- **Extrait du document**:

= = =

Le ton et le contenu de ce faux message sont en totale contradiction avec les principes et les valeurs des Nations Unies, ainsi qu’avec la conduite qu’elle a toujours suivie dans l’exercice de ses fonctions. Tout au long de son mandat, elle a réaffirmé son respect pour la souveraineté de la RDC, son admiration pour la résilience du peuple congolais et sa volonté de travailler en partenariat avec les autorités congolaises et les acteurs nationaux ».
La MONUSCO a également tenu à mettre en garde contre la propagation de fausses informations, soulignant : « La MONUSCO appelle à la vigilance face à la diffusion de fausses informations susceptibles de tromper l’opinion et de porter atteinte à la réputation de la Mission et de ses responsables. Pour connaître les positions et déclarations de Mme Keita, seules les communications officielles des Nations Unies et de la MONUSCO font foi ».
Entretien de Bintou Keita à Radio Okapi : des propos officiels qui contredisent le message viral
Le dernier entretien de Bintou Keita (archivé ici), a été diffusé le 6 décembre 2025 sur la chaîne Youtube de Radio Okapi à l’occasion de la fin de son mandat après près de cinq années à la tête de la Mission. La durée de cet entretien était d’environ 19 minutes et 29 secondes, au cours duquel elle a fait le bilan de son passage en République démocratique du Congo et des actions de la MONUSCO.
Durant cet échange, Keita a souligné que la MONUSCO a joué un rôle majeur dans la protection des civils, affirmant que la mission « sauve des centaines de milliers de vies au quotidien » et en exprimant son espoir de voir une paix durable s’installer dans le pays, tout en reconnaissant les défis persistants sur le terrain. Ses propos ont mis en avant son respect pour le peuple congolais, sa résilience et l’importance du partenariat avec les autorités congolaises, ce qui contredit les allégations offensantes diffusées sur les réseaux sociaux.
Le faux propos, Un schéma de désinformation répandue en RDC
En République démocratique du Congo (RDC), l’attribution de faux propos à des autorités politiques, administratives ou internationales constitue un schéma récurrent de désinformation, largement amplifié par les réseaux sociaux tels que WhatsApp, Facebook et X (ex-Twitter). Cette tactique vise à semer la confusion, fragiliser la crédibilité des institutions et attiser les tensions politiques, ethniques ou sécuritaires.

= = =

Extraits d'un jeu de données
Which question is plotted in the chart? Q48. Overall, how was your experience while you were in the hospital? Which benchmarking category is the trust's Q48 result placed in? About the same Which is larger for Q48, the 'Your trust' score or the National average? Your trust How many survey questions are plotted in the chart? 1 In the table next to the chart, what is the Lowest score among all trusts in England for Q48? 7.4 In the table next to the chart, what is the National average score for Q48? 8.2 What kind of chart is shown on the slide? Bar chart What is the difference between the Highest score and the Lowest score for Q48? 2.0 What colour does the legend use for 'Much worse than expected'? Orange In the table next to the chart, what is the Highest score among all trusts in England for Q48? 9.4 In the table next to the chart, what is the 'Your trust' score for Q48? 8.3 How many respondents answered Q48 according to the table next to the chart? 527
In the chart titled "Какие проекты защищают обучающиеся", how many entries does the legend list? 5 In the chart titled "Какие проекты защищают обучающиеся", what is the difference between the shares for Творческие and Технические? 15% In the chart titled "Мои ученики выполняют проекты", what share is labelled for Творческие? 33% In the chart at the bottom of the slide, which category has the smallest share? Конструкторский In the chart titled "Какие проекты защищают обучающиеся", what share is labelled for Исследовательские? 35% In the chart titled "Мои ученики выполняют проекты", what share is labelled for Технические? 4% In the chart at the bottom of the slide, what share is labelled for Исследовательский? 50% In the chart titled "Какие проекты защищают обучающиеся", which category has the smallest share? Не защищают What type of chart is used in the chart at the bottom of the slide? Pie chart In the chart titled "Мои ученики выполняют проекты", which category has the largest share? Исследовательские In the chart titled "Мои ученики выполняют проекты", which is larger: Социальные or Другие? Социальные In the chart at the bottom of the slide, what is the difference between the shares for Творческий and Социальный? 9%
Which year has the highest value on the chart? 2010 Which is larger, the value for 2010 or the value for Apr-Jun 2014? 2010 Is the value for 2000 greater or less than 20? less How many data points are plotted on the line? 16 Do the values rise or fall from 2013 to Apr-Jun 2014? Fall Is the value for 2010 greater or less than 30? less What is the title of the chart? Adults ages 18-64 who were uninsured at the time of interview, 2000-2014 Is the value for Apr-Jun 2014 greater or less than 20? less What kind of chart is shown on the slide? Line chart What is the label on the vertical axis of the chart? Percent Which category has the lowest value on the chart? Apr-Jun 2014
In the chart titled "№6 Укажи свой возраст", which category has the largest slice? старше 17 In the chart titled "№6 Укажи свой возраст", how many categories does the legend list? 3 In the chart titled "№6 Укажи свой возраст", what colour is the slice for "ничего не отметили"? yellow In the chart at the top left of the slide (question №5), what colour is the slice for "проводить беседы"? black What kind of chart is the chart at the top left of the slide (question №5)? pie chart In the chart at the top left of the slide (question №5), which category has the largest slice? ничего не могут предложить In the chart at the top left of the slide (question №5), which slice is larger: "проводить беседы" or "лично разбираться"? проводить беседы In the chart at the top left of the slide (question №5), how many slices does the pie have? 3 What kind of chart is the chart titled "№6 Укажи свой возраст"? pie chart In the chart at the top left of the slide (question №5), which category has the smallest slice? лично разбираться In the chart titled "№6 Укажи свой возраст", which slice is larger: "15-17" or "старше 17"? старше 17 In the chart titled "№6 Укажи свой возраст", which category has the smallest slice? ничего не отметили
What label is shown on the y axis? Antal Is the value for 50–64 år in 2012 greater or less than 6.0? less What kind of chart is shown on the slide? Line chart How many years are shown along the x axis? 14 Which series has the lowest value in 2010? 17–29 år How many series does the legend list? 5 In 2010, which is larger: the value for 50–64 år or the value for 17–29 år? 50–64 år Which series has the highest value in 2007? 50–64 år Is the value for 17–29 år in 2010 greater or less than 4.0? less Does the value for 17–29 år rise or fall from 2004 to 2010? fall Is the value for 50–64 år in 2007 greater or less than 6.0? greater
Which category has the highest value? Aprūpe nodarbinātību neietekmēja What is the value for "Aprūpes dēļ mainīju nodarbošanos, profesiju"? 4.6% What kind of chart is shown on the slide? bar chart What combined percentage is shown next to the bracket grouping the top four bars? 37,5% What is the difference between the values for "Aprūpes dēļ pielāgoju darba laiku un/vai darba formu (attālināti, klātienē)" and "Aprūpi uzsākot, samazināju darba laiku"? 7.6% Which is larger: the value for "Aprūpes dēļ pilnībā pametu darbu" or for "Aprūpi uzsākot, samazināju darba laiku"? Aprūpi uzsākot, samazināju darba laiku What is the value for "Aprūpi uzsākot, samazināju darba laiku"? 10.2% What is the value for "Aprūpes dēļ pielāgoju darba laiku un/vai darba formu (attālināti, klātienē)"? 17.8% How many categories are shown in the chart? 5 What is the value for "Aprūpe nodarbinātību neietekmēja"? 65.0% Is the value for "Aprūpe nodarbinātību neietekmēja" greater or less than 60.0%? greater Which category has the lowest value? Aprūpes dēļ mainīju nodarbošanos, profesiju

= = =

- **Consigne 1**:
Reprenez mot pour mot le passage de l'article sur le faux message attribué à Bintou Keita, depuis « Entretien de Bintou Keita à » jusqu'à « de la MONUSCO. ».
- **Consigne 2**:
Poursuivez la rédaction de l'article sur le faux message attribué à Bintou Keita, à la suite de sa dernière phrase.

- **Réponse finale 1**:
Entretien de Bintou Keita à Radio Okapi : des propos officiels qui contredisent le message viral
Le dernier entretien de Bintou Keita (archivé ici), a été diffusé le 6 décembre 2025 sur la chaîne Youtube de Radio Okapi à l’occasion de la fin de son mandat après près de cinq années à la tête de la Mission. La durée de cet entretien était d’environ 19 minutes et 29 secondes, au cours duquel elle a fait le bilan de son passage en République démocratique du Congo et des actions de la MONUSCO.

- **Réponse finale 2**:
Ce procédé a été observé lors des élections de 2023 et dans le contexte des conflits à l’Est du pays, où de faux propos ont été attribués à des responsables civils et militaires pour manipuler l’opinion.
Ce procédé relève de la désinformation intentionnelle (disinformation), distincte de la mésinformation involontaire, car il est souvent lié à des stratégies de guerre informationnelle, qui alimente la méfiance et l’instabilité sociale.
Bref
Eleza Fact a contacté le porte-parole de la MONUSCO, qui a formellement démenti ces allégations attribuées à Bintou Keita, accusant les dirigeants congolais d’irresponsables, d'égoïstes et de prédateurs. Il a appelé le public à se fier uniquement aux canaux officiels de la MONUSCO. Ensuite, la dernière prise de parole médiatique de Bintou Keita est une interview de 19 minutes accordée à Radio Okapi, dans laquelle aucun des propos qui lui sont attribués dans ce message n’apparaît. Résultat : ce message est faux. Il s’agit de propos fabriqués et faussement attribués à Bintou Keita.
Il est essentiel d’être toujours vigilant face aux messages attribués à des autorités dans les groupes WhatsApp. Vérifiez la crédibilité des personnes qui vous les envoient et confrontez les informations à des sources officielles avant de les partager dans d’autres groupes. La plupart des propos diffusés dans ce type de groupes sont souvent faux ou fabriqués de toutes pièces par des tiers.